A primeira vez que me ocorreu fazer um trabalho em torno da sua obra – ou inspirado nela – foi no verão de 1988. Eu estava em Guarapari (ES) e lá conheci o Zezinho. O Zezinho era um sósia que cantava em uma boate o repertório do Rei.
Foi um fenômeno que me impressionou muitíssimo. Pelo seguinte: a boate estava constantemente superlotada e era um frisson descomunal o momento em que, finalmente, início de madrugada, Zezinho subia ao pequeno palco para dar início ao seu show, rosário de sucessos íntimos da platéia ali dentro literalmente espremida. As mulheres iam ao delírio, para dizer o mínimo, como se o próprio Rei, em pessoa, estivesse ali cantando para elas.
O Zezinho, como todo sósia, guardava aquela dessemelhança que só se percebe muito aos poucos, passado o desejo de se identificar um anônimo com alguém muito famoso. (Porque, afinal de contas, o rosto de uma pessoa não são apenas seus traços fisionômicos, mas principalmente sua história de vida, suas dores, seus amores...).
A voz, contudo, e o próprio jeito de cantar, estes sim, traziam fortes semelhanças com o original, cuja imitação aperfeiçoou com o tempo, presumo. E esse é outro lance muito incrível no cover: você sabe que ele está apenas tentando imitar o inimitável, naquilo que este tem de comum com todos mais (mas que é mínimo perto do que ele tem de singular e que o diferencia de todo o resto).
Mas o que mais me intrigava em todo aquele espetáculo era mesmo o comportamento, por vezes patético, da platéia. Ela sabia que não era o Roberto, mas, ainda assim, ela queria acreditar que fosse, as mulheres principalmente, os homens, creio, estavam ali mais por mera curiosidade, simpatia velada pelo carisma do ídolo popular e, principalmente, azaração, afinal, o público feminino atraído pela performance do Zezinho a partir da mitologia do Rei era vasto, variado, bronzeado e de excelente qualidade, se é que me faço entender...
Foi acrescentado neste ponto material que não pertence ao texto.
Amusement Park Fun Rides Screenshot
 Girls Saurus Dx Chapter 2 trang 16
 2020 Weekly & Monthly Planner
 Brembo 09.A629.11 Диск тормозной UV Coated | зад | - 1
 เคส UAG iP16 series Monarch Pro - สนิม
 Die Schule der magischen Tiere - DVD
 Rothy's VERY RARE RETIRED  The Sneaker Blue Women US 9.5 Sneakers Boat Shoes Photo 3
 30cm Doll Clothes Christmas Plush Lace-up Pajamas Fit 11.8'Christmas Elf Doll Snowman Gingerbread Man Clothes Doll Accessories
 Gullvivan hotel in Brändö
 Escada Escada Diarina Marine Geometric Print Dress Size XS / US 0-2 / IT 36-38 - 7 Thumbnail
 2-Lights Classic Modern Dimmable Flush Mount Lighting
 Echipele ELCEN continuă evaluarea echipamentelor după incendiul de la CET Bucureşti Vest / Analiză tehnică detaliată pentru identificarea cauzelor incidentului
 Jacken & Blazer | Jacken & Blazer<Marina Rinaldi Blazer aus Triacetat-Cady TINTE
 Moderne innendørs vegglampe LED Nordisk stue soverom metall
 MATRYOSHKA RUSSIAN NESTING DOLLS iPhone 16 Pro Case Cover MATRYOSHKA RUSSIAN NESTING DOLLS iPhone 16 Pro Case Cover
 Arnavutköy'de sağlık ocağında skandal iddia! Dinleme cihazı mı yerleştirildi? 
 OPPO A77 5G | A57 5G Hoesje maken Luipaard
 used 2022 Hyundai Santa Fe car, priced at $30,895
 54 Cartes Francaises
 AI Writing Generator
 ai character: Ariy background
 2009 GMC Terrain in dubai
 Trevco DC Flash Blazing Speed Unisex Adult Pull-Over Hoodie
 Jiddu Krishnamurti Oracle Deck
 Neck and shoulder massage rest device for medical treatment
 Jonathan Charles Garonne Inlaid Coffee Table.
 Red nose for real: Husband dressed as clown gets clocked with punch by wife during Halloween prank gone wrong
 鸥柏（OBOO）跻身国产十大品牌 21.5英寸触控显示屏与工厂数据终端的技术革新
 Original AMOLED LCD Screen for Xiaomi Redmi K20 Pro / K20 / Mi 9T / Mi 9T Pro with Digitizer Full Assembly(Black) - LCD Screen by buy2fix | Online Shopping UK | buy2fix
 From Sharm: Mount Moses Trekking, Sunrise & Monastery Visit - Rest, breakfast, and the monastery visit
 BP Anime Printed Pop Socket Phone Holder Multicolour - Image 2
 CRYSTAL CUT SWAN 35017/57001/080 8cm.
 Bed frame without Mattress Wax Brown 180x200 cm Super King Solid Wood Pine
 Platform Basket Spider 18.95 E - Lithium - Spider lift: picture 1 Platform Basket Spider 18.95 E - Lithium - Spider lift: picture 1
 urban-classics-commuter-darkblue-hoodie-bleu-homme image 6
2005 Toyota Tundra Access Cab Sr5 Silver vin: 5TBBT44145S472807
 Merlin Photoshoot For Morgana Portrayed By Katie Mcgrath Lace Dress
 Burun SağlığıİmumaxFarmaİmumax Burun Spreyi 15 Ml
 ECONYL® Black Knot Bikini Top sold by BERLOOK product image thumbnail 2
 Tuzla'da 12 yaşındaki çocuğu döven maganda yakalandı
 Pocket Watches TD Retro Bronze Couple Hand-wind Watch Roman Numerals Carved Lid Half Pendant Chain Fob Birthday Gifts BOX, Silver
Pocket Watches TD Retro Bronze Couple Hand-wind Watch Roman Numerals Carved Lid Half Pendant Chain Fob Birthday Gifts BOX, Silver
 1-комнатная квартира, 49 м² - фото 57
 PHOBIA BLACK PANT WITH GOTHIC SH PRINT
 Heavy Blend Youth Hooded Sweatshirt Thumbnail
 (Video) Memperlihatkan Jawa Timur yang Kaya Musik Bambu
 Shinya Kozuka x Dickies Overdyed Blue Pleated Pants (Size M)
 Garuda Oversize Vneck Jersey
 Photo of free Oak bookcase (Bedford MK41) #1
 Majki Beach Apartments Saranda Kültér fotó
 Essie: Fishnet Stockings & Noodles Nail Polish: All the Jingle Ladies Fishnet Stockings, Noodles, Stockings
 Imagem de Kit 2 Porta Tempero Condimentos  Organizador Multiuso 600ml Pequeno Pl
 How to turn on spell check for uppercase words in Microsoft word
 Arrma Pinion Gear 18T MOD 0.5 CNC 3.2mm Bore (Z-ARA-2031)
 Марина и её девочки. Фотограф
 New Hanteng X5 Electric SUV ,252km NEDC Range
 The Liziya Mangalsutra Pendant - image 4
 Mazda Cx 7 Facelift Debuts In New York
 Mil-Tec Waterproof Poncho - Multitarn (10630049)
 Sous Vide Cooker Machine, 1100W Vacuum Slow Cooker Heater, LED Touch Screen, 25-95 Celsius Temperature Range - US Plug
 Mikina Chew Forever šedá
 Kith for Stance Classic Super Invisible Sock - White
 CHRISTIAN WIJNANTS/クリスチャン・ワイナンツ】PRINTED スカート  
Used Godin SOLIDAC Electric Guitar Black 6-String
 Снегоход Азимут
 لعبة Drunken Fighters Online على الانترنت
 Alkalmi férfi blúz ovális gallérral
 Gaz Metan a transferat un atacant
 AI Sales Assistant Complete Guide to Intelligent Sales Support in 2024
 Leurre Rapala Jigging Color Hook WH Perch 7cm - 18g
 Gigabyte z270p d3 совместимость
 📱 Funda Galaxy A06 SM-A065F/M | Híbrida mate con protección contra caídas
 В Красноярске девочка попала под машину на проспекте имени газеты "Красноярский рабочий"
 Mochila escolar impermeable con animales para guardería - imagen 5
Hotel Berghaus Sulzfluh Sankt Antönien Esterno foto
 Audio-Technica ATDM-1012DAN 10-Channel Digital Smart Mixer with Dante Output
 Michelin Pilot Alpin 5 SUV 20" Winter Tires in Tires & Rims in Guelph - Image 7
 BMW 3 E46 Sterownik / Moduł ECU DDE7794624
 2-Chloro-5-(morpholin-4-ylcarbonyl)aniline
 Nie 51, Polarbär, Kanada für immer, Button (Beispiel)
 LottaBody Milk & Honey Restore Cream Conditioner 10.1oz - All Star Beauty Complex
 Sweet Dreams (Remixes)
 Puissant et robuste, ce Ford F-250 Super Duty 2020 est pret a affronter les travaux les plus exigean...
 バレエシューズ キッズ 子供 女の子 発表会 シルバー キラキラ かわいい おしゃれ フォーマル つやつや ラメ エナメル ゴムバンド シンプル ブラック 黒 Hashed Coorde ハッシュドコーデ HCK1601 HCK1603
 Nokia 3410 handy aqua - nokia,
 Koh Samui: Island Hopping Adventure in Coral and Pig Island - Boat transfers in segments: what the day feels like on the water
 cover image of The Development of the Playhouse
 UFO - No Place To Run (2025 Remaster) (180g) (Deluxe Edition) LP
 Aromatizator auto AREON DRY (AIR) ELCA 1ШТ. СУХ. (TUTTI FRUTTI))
O show durava algo em torno de intensos noventa minutos e a proximidade entre o palco e o ‘gargarejo’ – que é onde as fãs mais desesperadas babam – permitia que muitos apertos de mão e botões de rosas fossem trocados entre o ídolo e suas súditas ao longo da apresentação, todas abduzidas pelo simulacro daquela presença espantosa de quem não estava ali!
Devo ter ido pelo menos umas três ou quatro vezes àquele lugar durante aquelas férias em Guarapari para vivenciar e testemunhar o fenômeno, que ao fim e ao cabo me pareceu explicar perfeitamente o que se passa conosco na sociedade do espetáculo: uma certa histeria coletiva é capaz de criar as realidades mais insólitas.
E depois do show havia algo ainda mais insólito. Na frente da boate tinha um espaço relativamente amplo, como um comprido pátio cimentado, por onde se distribuíam – calculo – cerca de cinqüenta cadeiras, brancas e de plástico algo flexível, dispostas em um quadrado, onde as pessoas se sentavam à espera de quem, ahn?
Isso mesmo, pasme, do Zezinho!
O pobre do Zezinho terminava o seu show, um show movimentadíssimo, por conta do grande assédio do público, o que o obrigava a turbinar sua parte final com as canções mais roqueiras e agitadas do repertório do Roberto, o que certamente fazia o Zezinho suar bastante todas as noites, e, ainda assim, meia hora ou no máximo uma hora depois de tudo, lá estava ele entre nós, banho tomado, de branco ou de azul, proporcionando-nos o contato inefável com sua falsa majestade.
E o ritual ali fora da boate não era menos intrigante. As senhoras, em sua maioria, que o aguardavam, aguardavam-no sentadas naquelas cadeiras de plástico (ou madeira) brancas, algumas conversando entre si, até que ele surgisse na porta da casa noturna, vindo de seu interior, resplandecente como um deus inca.
Zezinho, então, se sentava entre nós, do modo mais comum. Eu o vi por vezes sozinho, olhando para lugar algum, enquanto esperava o tempo passar para ir embora (aquilo, imagino, devia estar no contrato). Às vezes, ele era abordado e mantinha conversações pessoais com uma ou outra fã, em parte como Zezinho, ainda que um pouco como Roberto também, presumo. Afinal, já ia alta a madrugada quando se dava esse desfecho – e a madrugada, como se sabe, é a mãe de todos os delírios...
Depois, ele se retirava. No dia seguinte, tudo recomeçava durante todo aquele verão de 1988. Aquele homem ganhava a vida, simultaneamente, como ele mesmo e um outro – aquilo me aturdia profundamente.